Attitude Can Be an Instructional Goal
Instructors should want students to take interest in learning, to have great attitude that helps them learn. Teaching should increase interest in the subject, make students want to apply their learning, and avoid reducing their interest in the subject, which is what attitude conveys.
Adjust to Influence Attitudes
Because the conditions and consequences of learning affect attitude, instructors should be able to distinguish the conditions and consequences that increase interest from those that decrease interest. Watch for what promotes your student’s engagement, and do more of those things. Also watch for what diminishes your student’s engagement, and do less of those things.
Produce Benefits for After Instruction
To teach is to attempt to change students in the way that the instructor desires, including for students to be able to articulate or do something that they previously could not, or to feel differently about something. To learn is to be different after instruction. An instructor’s main concern should thus be how students are different after instruction. The attitude you foster in students toward their own learning can be one of those post-instruction gifts that students can retain.
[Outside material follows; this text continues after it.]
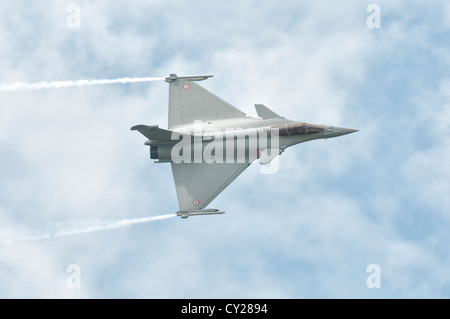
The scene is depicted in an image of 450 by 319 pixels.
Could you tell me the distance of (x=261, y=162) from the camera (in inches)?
2004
Develop a Keen Eye and Sensitivity
Other persons also influence learning, but instructors take direct responsibility to influence learning and must therefore do what they can, within resource and role constraints, to achieve it. Instructors cannot always know when students are learning. Instructors must instead accentuate things that positively influence learning while diminishing things that negatively influence learning. Much of what instructors need to know about students, like their attitude, their knowledge, and their understanding, instructors must infer. Instructors infer only from visible behavior. Develop a keen eye for observing student behavior, and adjust practices to promote positive engagement.